A 2016 study in Clinical Nuclear Medicine assessed 14 patients with cancer using PET/CT imaging and coexistent PVNS [4]. Six of the patients had at least 1 comparison PET/CT and 5 of the patients received chemotherapy for their target malignancies [4]. Fluctuations in PVNS lesion SUVmax were present and often pronounced but there was no statistical relationship between PVNS SUVmax with either time or with the presence or absence of chemotherapy treatment [4]. That study also found no statistical difference in SUVmax values between subtypes of PVNS to include intra-articular PVNS, diffuse PVNS, or giant cell tumor of the tendon sheath [4]. All 6 patients with serial PET/CT were asymptomatic from their PVNS, thus no correlation could be attempted between SUVmax and patient symptoms [4]. In our case, the patient was also asymptomatic. It may be reasonable to infer that symptomatic TGCT lesions would be subject to greater inflammation, more macrophage involvement, and therefore higher SUVmax values. However, to our knowledge, this relationship has yet to be explored.

Literature review also suggests that the supraspinatus compartment of the shoulder in our case was an extremely unusual location for a tenosynovial giant cell tumor. One case series from the University of Louisville School of Medicine examined 65 TGCT cases, all of which were located in the hand [5]. Multiple additional case series and literature reviews also suggested that the vast majority of these lesions occur in the hand [6], [7]. One case series from Japan discussed 2 separate cases of PET hot soft tissue TGCTs, which were located adjacent to a cervical vertebral body lamina and in the extra articular hip joint [8].

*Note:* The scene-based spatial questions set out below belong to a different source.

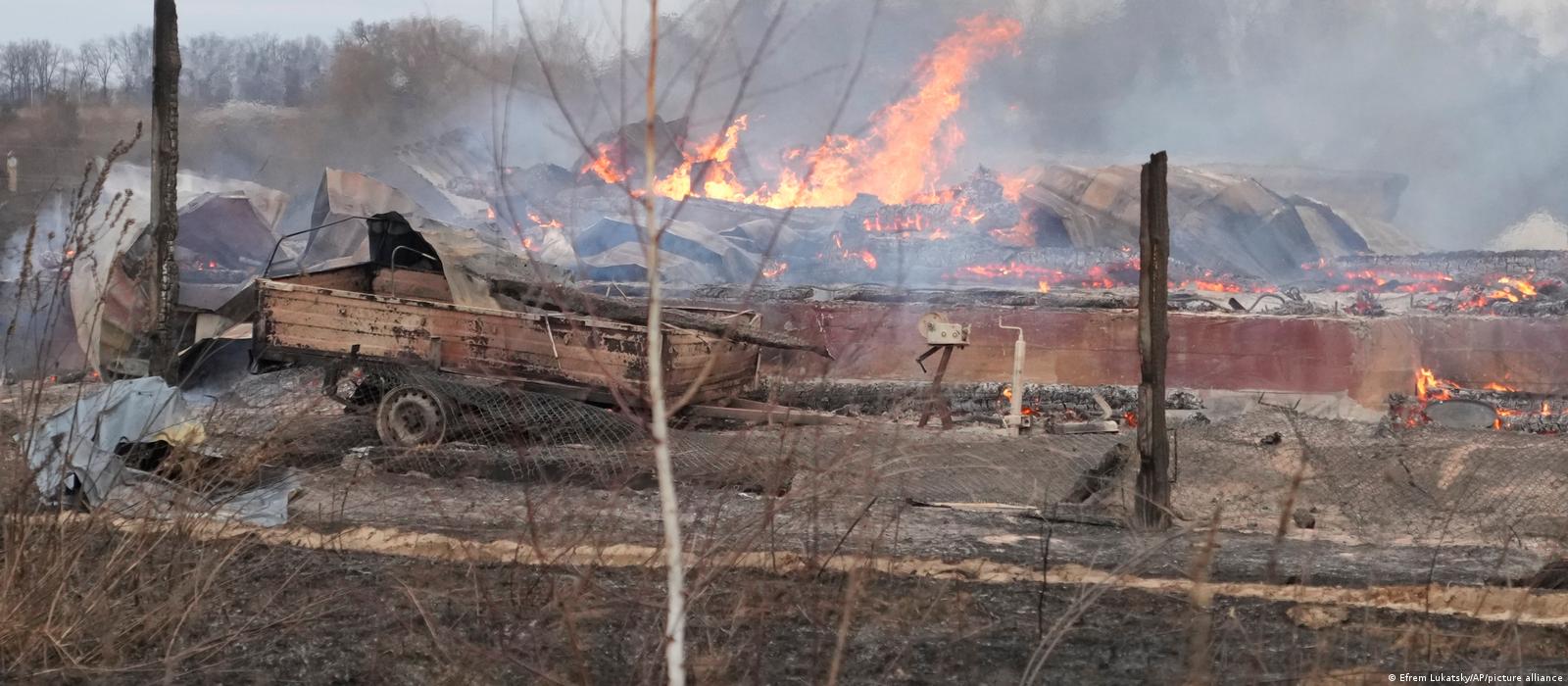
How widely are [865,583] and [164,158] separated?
8.10m

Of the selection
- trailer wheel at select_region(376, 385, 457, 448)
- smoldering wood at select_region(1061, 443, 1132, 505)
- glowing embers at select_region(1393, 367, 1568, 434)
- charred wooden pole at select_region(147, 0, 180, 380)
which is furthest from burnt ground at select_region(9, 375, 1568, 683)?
glowing embers at select_region(1393, 367, 1568, 434)

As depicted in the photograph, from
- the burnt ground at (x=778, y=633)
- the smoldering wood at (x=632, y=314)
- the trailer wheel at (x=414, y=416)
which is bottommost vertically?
the burnt ground at (x=778, y=633)

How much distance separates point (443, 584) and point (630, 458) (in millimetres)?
3600

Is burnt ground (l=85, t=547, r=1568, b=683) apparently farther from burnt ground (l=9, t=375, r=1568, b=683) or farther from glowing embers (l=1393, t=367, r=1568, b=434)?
glowing embers (l=1393, t=367, r=1568, b=434)

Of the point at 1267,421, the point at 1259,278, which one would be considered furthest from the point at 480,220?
the point at 1267,421

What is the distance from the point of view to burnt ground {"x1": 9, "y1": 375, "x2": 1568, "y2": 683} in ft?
13.4

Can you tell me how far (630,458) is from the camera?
8820mm

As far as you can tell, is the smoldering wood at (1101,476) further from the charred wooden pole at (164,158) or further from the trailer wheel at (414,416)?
the charred wooden pole at (164,158)

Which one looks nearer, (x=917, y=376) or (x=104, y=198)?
(x=917, y=376)

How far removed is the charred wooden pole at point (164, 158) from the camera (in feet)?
32.2

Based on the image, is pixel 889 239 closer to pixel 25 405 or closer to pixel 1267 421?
pixel 1267 421

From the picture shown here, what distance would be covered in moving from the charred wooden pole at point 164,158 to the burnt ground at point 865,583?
2080 millimetres

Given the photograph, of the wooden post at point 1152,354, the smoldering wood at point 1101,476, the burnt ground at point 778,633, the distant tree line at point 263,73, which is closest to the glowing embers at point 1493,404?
the smoldering wood at point 1101,476

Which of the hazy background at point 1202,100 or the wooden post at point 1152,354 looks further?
the hazy background at point 1202,100
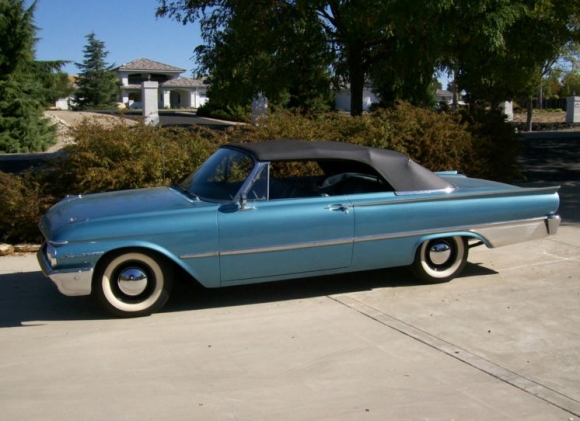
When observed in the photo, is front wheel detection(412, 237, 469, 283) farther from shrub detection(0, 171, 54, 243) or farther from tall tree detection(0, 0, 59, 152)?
tall tree detection(0, 0, 59, 152)

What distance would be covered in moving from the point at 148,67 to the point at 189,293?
69966 millimetres

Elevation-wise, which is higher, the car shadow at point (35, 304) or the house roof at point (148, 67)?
the house roof at point (148, 67)

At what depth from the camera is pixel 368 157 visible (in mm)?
6520

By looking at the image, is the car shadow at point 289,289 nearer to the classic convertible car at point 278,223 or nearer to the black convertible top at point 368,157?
the classic convertible car at point 278,223

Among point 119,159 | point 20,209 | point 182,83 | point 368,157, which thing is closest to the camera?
point 368,157

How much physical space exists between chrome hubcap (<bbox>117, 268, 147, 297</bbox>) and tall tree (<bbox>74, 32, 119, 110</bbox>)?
2090 inches

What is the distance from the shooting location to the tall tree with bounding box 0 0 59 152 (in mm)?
26172

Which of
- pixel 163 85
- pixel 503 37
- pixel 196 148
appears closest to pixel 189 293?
pixel 196 148

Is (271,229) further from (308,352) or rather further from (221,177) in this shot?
(308,352)

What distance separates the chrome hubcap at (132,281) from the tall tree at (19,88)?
72.7ft

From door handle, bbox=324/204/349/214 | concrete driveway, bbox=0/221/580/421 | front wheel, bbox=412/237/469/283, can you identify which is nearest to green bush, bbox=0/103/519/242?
concrete driveway, bbox=0/221/580/421

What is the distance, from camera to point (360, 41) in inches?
555

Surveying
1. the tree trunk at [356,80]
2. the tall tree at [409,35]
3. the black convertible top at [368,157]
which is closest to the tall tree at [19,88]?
the tall tree at [409,35]

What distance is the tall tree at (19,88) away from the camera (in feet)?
85.9
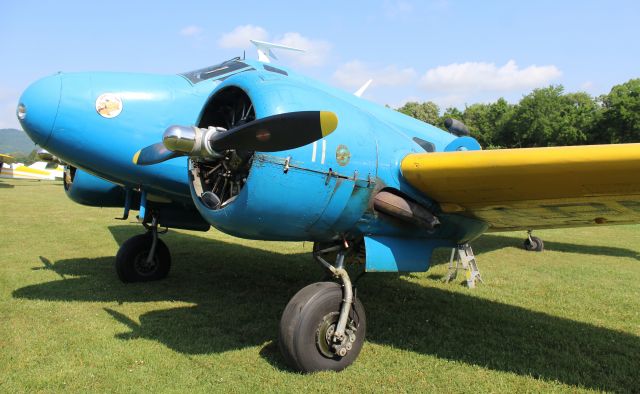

The presence of biopsy-proven TGCT in our case, unusual in location, raises the question of tumor origin. A case report from Korea describes a TGCT that arose within the thigh and was presumed to represent a sarcoma or nodular fasciitis before resection [9]. In that case, as in our case, pathology demonstrated polygonal mononuclear cells, foamy macrophages, and multinucleated giant cells. The Korean case pathologic specimen also revealed local hemosiderin deposition, which in our case was diagnosed by MRI features. The Korean case proved to be entirely intramuscular and had no association to a tendon sheath or bursa [9]. Such an origin is difficult to explain, given conventional knowledge of TGCT etiology. In our case, the TGCT could arise from the supraspinatus tendon sheath, the subacromial subdeltoid bursa, or simply be associated with the supraspinatus muscle. In the previously referenced study from Clinical Nuclear Medicine, 7 of 14 PVNS type lesions were TGCTs associated with tendon sheaths and 1 was associated with the shoulder (teres major tendon sheath) [4]. This suggests that our case of TGCT at the shoulder, while rare, is not unheard of.